John Edmund Martineau (1904 – 3 June 1982) was an English brewer and brewing executive, who served as President of the Institute of Brewing.

Life and family background

John Edmund Martineau in 1954 at his home, Old Lodge in Taplow, Buckinghamshire

John Edmund Martineau was born in 1904, the eldest son of brewer Maurice Richard Martineau (1870 - 1943),[1] of Walsham-le-Willows in Suffolk. In 1936, he married Catherine Makepeace Thackeray, (1911–1995), second daughter of William Thackeray Dennis Ritchie (1880–1964), of Woodend House in Marlow, Durham, a descendant of William Makepeace Thackeray.[2][3][4] Martineau was the great-great grandson of an earlier John Martineau (1758 - 1834), himself the son of surgeon David Martineau (1726 - 1768) of Norwich. John Martineau - John Edmund Martineau's great-great grandfather - was an early part-owner of Whitbreads in the 1800s, when in 1812 Whitbread had merged with the Martineau Brewery.[5][6] However, John Martineau died in an industrial accident in a yeast vat in the brewery in 1834 and his shares in Whitbread passed to his son Richard (1804 - 1865), who also took a role in future management.[7]

Martineau was educated at Eton and New College, Oxford, where he completed a classics degree. He worked at Mure's Brewery in Hampstead, before joining Whitbread & Co's in 1925; promotion to managing director followed in 1931, making him the fifth member of his family to sit on Whitbread's Board since it took over the family business, Martineau and Bland, in 1812.[8] During the Second World War, he served in the Royal Air Force, rising to the rank of Wing Commander and ending with a posting at the Directorate of War Organisation in the Air Ministry. After the war, he returned to Whitbread's and was responsible for overseeing research and technical affairs, including the re-opening of its laboratory in 1946. Martineau worked closely with the Head Brewer, Bill Lasman, and the pair tried to apply scientific advances to brewing. According to his obituary, Whitbread's Luton brewery "would never have been built in that matter if not for the training and encouragement they gave to the technical staff".[8]

In 1950, Martineau joined the Council of the Brewers' Society, an appointment which would last for sixteen years. At the same time, he was appointed Chairman of the Publications Committee at the Institute of Brewing, in which post he remained until 1952. Between 1954 and 1956, he served as President of the Institute of Brewing and in 1955 he was appointed Master of the Brewers' Company for a year. He had overseen the reconstruction of the latter company's bomb-damaged hall after the war as Chairman of the Hall Committee. Away from his profession, Martineau was also chairman of the governors at Dame Alice Owen's School and Aldenham School.[8]

His obituary in the Journal of the Institute of Brewing records that "his heart was especially close to research and to education" in the brewing industry; he was described as don-like and an intellectual. He died on 3 June 1982.[8]

References

  1. Brewers' Journal and Hop and Malt Trades' Review. 1911. p. 164. Retrieved 9 November 2023. Maurice Richard Martineau...

EXERCISE DATA —

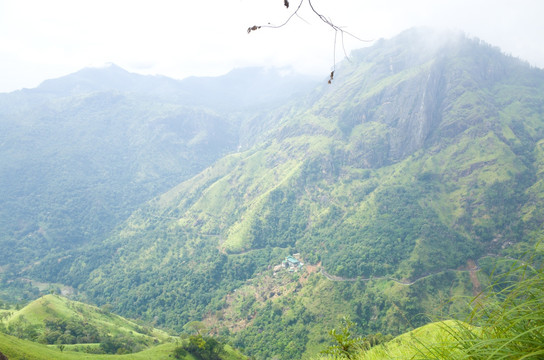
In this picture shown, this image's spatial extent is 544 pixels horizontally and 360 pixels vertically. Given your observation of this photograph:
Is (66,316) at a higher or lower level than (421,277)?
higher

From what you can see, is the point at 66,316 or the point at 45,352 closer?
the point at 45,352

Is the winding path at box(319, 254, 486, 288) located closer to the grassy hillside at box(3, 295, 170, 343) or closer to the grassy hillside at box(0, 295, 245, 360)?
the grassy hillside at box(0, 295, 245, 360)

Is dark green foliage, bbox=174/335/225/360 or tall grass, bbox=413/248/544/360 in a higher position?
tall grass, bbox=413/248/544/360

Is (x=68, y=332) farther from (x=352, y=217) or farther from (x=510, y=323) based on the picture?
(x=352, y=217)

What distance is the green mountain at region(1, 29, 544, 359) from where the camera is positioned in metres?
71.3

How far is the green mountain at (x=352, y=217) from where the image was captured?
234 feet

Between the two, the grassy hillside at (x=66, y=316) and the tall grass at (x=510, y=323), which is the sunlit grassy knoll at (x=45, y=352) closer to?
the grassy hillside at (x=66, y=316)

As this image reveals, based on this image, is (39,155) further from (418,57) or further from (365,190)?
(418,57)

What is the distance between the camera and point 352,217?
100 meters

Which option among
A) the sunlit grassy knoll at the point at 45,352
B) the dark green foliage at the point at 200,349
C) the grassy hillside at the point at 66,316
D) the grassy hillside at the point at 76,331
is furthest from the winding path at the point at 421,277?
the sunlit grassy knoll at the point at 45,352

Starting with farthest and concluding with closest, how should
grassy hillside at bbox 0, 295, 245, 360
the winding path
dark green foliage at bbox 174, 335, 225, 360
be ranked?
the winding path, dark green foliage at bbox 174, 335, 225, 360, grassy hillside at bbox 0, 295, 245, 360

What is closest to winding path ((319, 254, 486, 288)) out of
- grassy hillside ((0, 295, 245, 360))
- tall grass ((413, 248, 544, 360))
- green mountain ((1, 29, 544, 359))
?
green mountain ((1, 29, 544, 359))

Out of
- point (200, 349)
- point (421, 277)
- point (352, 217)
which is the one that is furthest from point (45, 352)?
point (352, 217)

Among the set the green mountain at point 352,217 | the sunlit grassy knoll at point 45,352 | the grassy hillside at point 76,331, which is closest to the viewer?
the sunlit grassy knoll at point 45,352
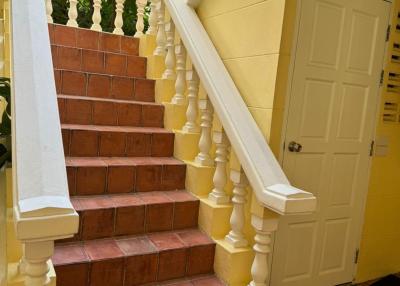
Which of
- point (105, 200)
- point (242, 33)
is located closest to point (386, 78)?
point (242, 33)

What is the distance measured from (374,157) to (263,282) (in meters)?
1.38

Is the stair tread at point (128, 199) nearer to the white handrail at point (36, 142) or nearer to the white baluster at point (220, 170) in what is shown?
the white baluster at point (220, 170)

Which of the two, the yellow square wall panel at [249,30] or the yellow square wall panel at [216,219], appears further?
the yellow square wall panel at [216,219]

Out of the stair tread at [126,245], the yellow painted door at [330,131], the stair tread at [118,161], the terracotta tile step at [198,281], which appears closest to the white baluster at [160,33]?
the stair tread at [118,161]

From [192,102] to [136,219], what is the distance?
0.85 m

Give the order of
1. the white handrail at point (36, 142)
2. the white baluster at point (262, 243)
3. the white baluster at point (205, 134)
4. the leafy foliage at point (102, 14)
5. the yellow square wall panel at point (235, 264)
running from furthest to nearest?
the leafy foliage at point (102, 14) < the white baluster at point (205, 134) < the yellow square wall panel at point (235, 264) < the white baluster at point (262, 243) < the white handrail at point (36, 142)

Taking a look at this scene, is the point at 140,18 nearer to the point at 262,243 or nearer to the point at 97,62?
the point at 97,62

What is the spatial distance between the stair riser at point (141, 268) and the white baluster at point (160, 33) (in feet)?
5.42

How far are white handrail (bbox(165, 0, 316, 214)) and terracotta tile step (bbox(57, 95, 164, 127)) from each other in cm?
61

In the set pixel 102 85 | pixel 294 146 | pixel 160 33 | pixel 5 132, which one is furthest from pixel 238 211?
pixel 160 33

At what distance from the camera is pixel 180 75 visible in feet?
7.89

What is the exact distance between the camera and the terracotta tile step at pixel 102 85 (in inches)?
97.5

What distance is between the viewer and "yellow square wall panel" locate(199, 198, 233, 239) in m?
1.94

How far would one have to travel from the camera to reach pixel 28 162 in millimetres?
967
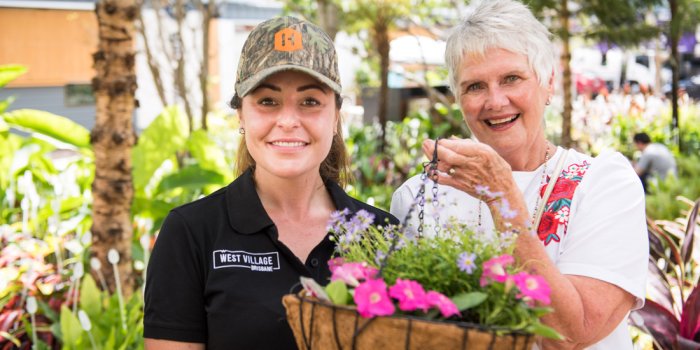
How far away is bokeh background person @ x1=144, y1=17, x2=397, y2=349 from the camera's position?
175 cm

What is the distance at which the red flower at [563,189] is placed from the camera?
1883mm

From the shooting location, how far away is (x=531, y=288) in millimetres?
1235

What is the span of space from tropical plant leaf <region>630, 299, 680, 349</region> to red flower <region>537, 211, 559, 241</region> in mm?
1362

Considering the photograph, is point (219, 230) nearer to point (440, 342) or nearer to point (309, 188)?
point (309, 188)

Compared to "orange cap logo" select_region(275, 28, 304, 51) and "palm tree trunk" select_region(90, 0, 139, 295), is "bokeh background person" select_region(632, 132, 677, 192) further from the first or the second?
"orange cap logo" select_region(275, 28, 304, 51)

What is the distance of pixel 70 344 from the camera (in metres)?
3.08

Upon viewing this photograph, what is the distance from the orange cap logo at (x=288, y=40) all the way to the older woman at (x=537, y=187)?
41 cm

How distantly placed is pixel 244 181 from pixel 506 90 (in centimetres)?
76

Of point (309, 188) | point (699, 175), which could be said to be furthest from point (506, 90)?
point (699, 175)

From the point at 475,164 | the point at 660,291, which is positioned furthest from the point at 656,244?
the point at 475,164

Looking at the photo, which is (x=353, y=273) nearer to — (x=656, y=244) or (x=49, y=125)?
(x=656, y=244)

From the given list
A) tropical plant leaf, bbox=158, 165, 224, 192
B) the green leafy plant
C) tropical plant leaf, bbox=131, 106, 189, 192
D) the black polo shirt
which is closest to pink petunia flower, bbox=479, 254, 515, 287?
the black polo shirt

PARTS OF THE EXERCISE —
1 – Please reproduce the Martineau biography, everything from "His obituary in" down to "Maurice Richard Martineau...", putting "scholar" in place of "intellectual".
2 – Turn the paragraph of the Martineau biography that begins "In 1950, Martineau joined the Council" into a short list that keeps its main facts.

RESULTS FOR THE EXERCISE —
1 –
His obituary in the Journal of the Institute of Brewing records that "his heart was especially close to research and to education" in the brewing industry; he was described as don-like and an scholar. He died on 3 June 1982.[8]

References

  1. Brewers' Journal and Hop and Malt Trades' Review. 1911. p. 164. Retrieved 9 November 2023. Maurice Richard Martineau...

2 –
- 1950: joined the Council of the Brewers' Society, serving for sixteen years.
- 1950–1952: Chairman of the Publications Committee at the Institute of Brewing.
- 1954–1956: President of the Institute of Brewing.
- 1955: Master of the Brewers' Company for a year. As Chairman of its Hall Committee, he had overseen the rebuilding of the company's bomb-damaged hall after the war.
- Outside brewing: chairman of the governors at Dame Alice Owen's School and Aldenham School.